### THE TASK
When you retype the data, keep every word exactly and include none of the pictures.

── RECORDS FOR THE TASK

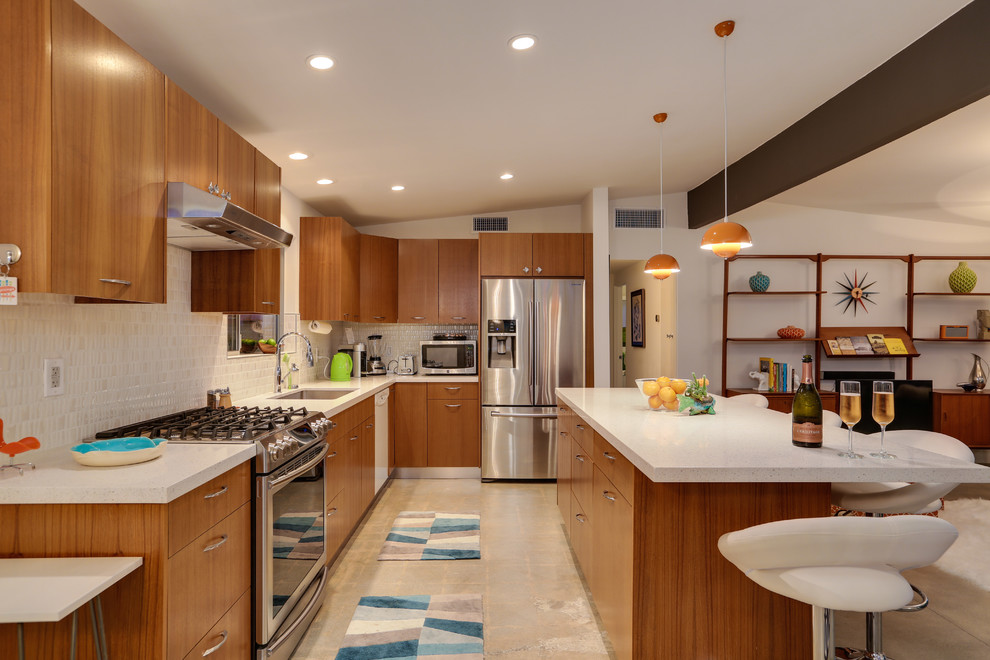 Mid-sized mid-century modern ceramic tile eat-in kitchen photo in Los Angeles with a double-bowl sink, flat-panel cabinets, light wood cabinets, soapstone countertops, white backsplash, mosaic tile backsplash, stainless steel appliances and an island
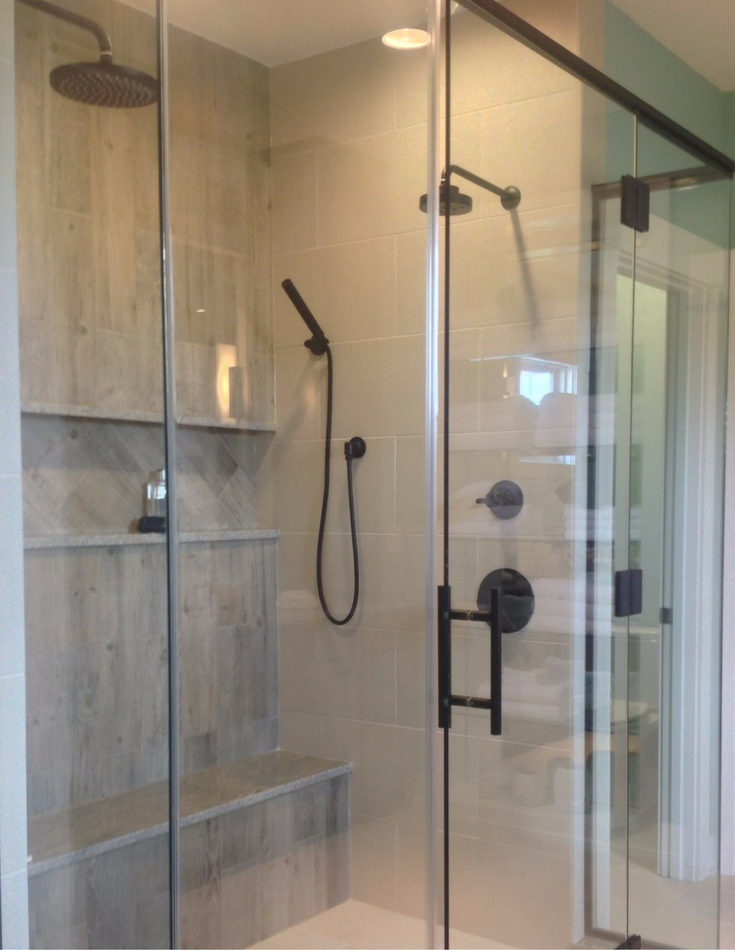 Multiple tile patterns and a niche row in an upscale shower in Columbus Ohio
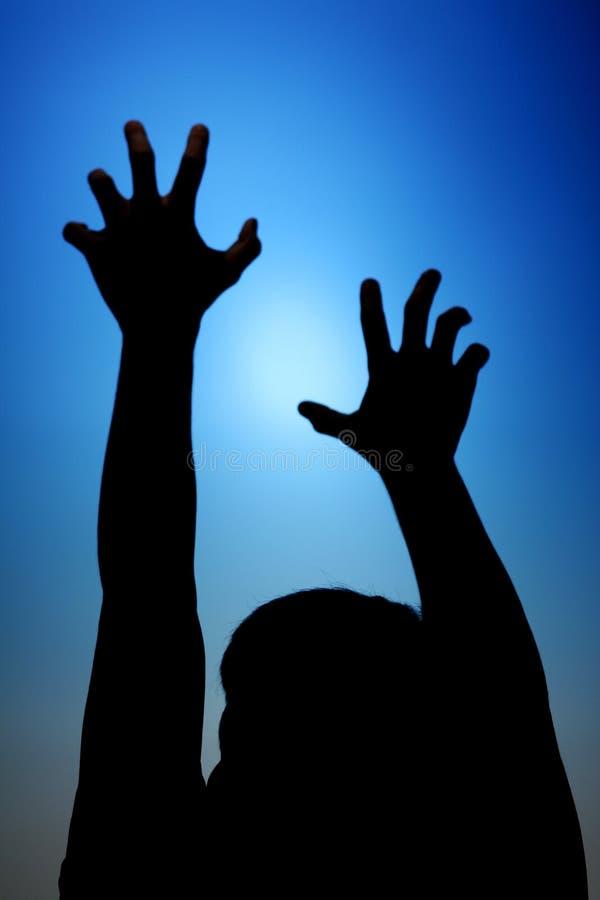 Silhouette de portée de l'homme vers le ciel photo stock
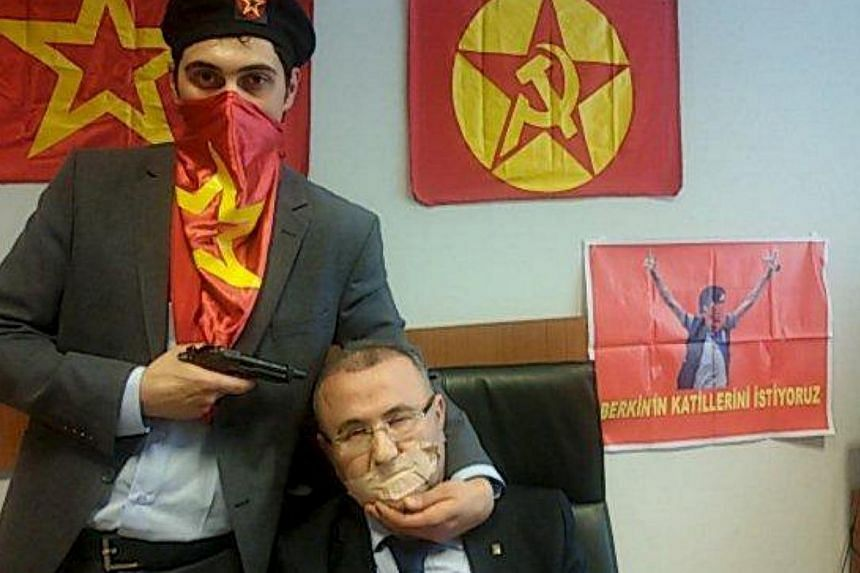 A gunman poses with Prosecutor Mehmet Selim Kiraz with a gun on his head after being taken hostage in his office in a court house in Istanbul March 31, 2015. A senior Turkish prosecutor and his two hostage-takers were killed on Tuesday when security
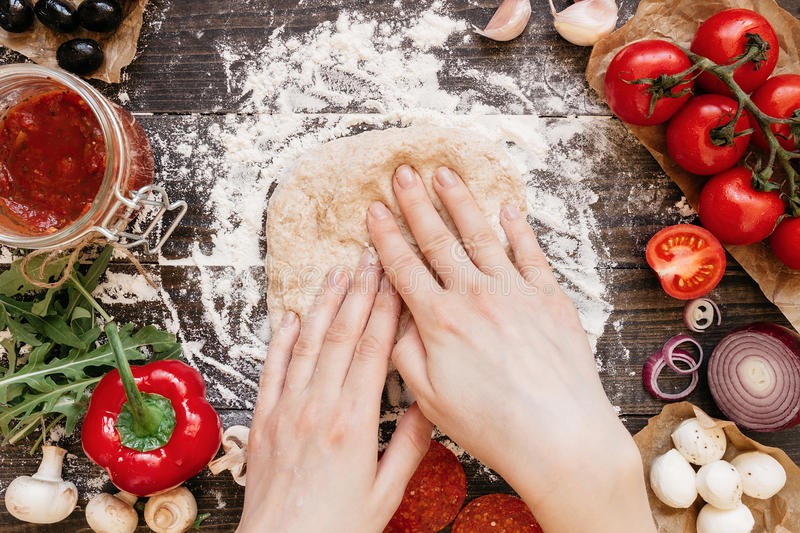 Woman preparing dough for pizza. Hands kneading dough on the wooden table, top view.  royalty free stock photos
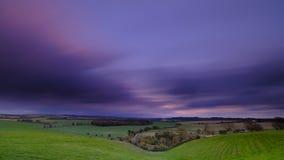 Ταχύτητα παραθυρόφυλλων Lonf του ζωηρόχρωμου ηλιοβασιλέματος φθινοπώρου πέρα από την κοιλάδα Hambledon που κοιτάζει προς την ευρε στοκ φωτογραφία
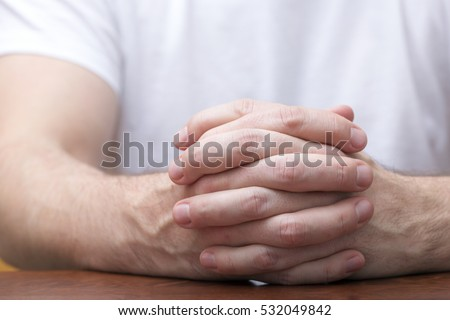 Man is sitting and holding his hands together on a wooden table. Like praying or sitting in a meeting and listening.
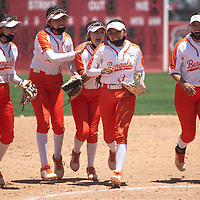 Gallup Bengals congratulate Katherine Lincoln (3) after she makes a diving play to throw the runner out at first base ending the inning during their NMAA Class 4A Softball State Championship game against the Artesia Bulldogs Saturday in Albuquerque.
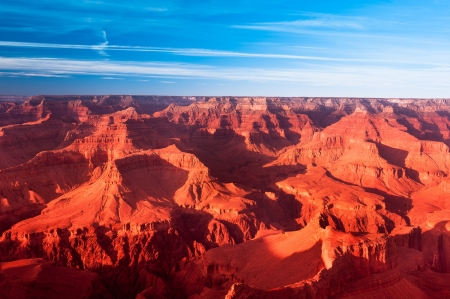 A deep orange sunset at the Grand Canyon turns the mountains a vibrant orange. photo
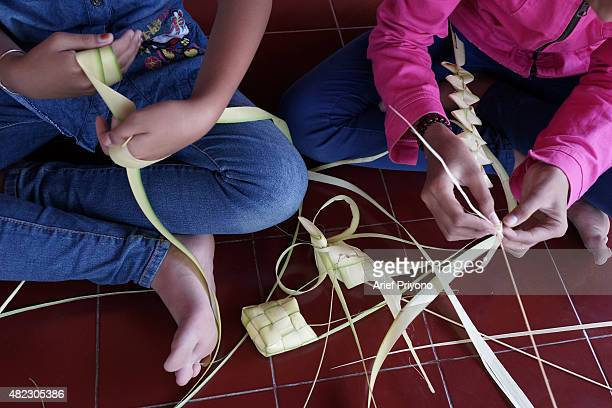 Two girls make the woven palm leaf wrappings for 'Ketupat' in the village of Durenan Celebrating the 'Ketupat Feast' has been an annual tradition in...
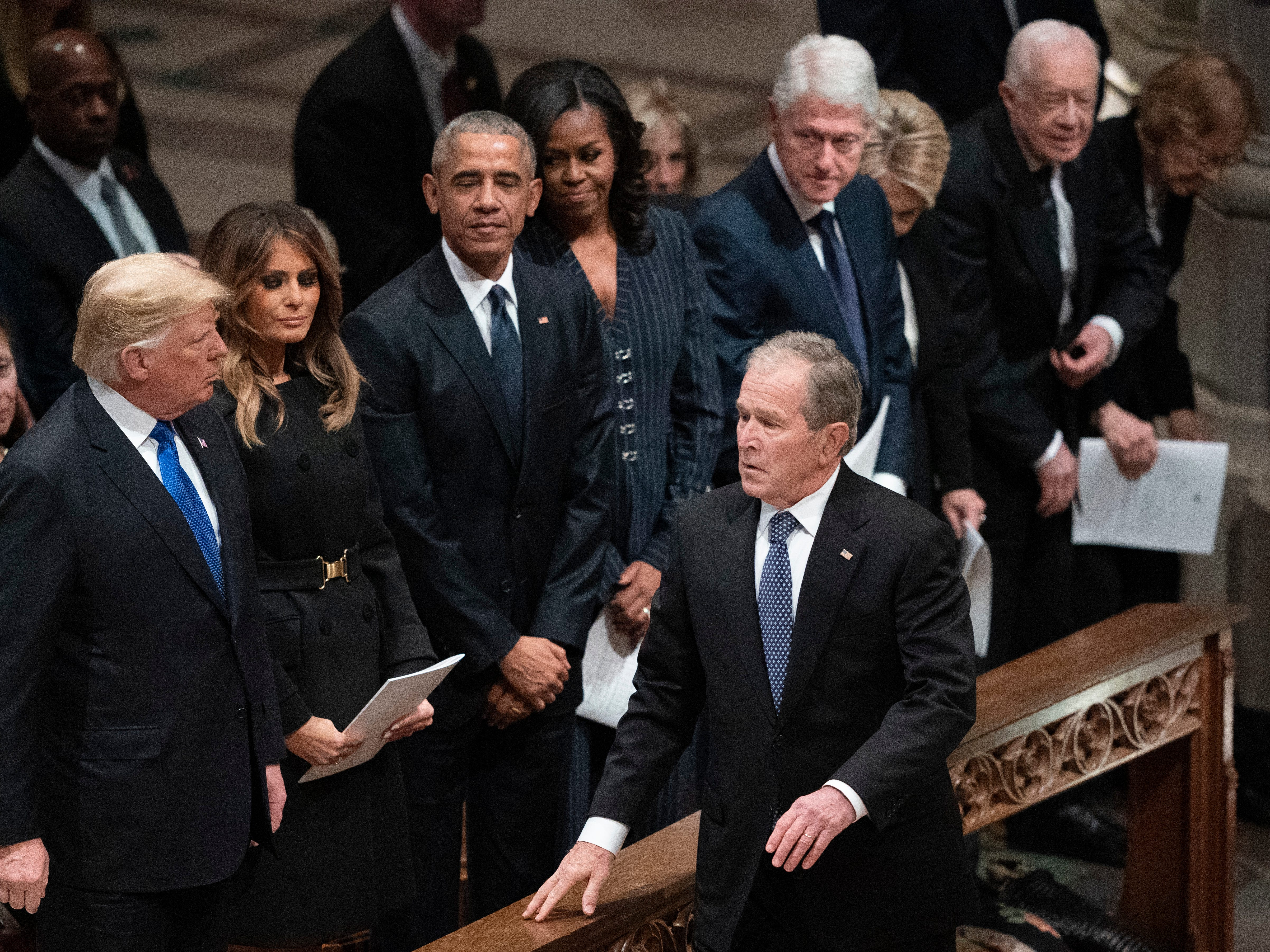 President George W. Bush walks to his seat after greeting President Donald Trump, first lady Melania Trump, former President Barack Obama, Michelle Obama, former President Bill Clinton, former Secretary of State Hillary Clinton, former President Jimmy Carter and Rosalynn Carter.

────

### ANSWER BOX
 Mid-sized mid-century modern ceramic tile eat-in kitchen photo in Los Angeles with a double-bowl sink, flat-panel cabinets, light wood cabinets, soapstone countertops, white backsplash, mosaic tile backsplash, stainless steel appliances and an island
 Multiple tile patterns and a niche row in an upscale shower in Columbus Ohio
 Silhouette de portée de l'homme vers le ciel photo stock
 A gunman poses with Prosecutor Mehmet Selim Kiraz with a gun on his head after being taken hostage in his office in a court house in Istanbul March 31, 2015. A senior Turkish prosecutor and his two hostage-takers were killed on Tuesday when security
 Woman preparing dough for pizza. Hands kneading dough on the wooden table, top view.  royalty free stock photos
 Ταχύτητα παραθυρόφυλλων Lonf του ζωηρόχρωμου ηλιοβασιλέματος φθινοπώρου πέρα από την κοιλάδα Hambledon που κοιτάζει προς την ευρε στοκ φωτογραφία
 Man is sitting and holding his hands together on a wooden table. Like praying or sitting in a meeting and listening.
 Gallup Bengals congratulate Katherine Lincoln (3) after she makes a diving play to throw the runner out at first base ending the inning during their NMAA Class 4A Softball State Championship game against the Artesia Bulldogs Saturday in Albuquerque.
 A deep orange sunset at the Grand Canyon turns the mountains a vibrant orange. photo
 Two girls make the woven palm leaf wrappings for 'Ketupat' in the village of Durenan Celebrating the 'Ketupat Feast' has been an annual tradition in...
 President George W. Bush walks to his seat after greeting President Donald Trump, first lady Melania Trump, former President Barack Obama, Michelle Obama, former President Bill Clinton, former Secretary of State Hillary Clinton, former President Jimmy Carter and Rosalynn Carter.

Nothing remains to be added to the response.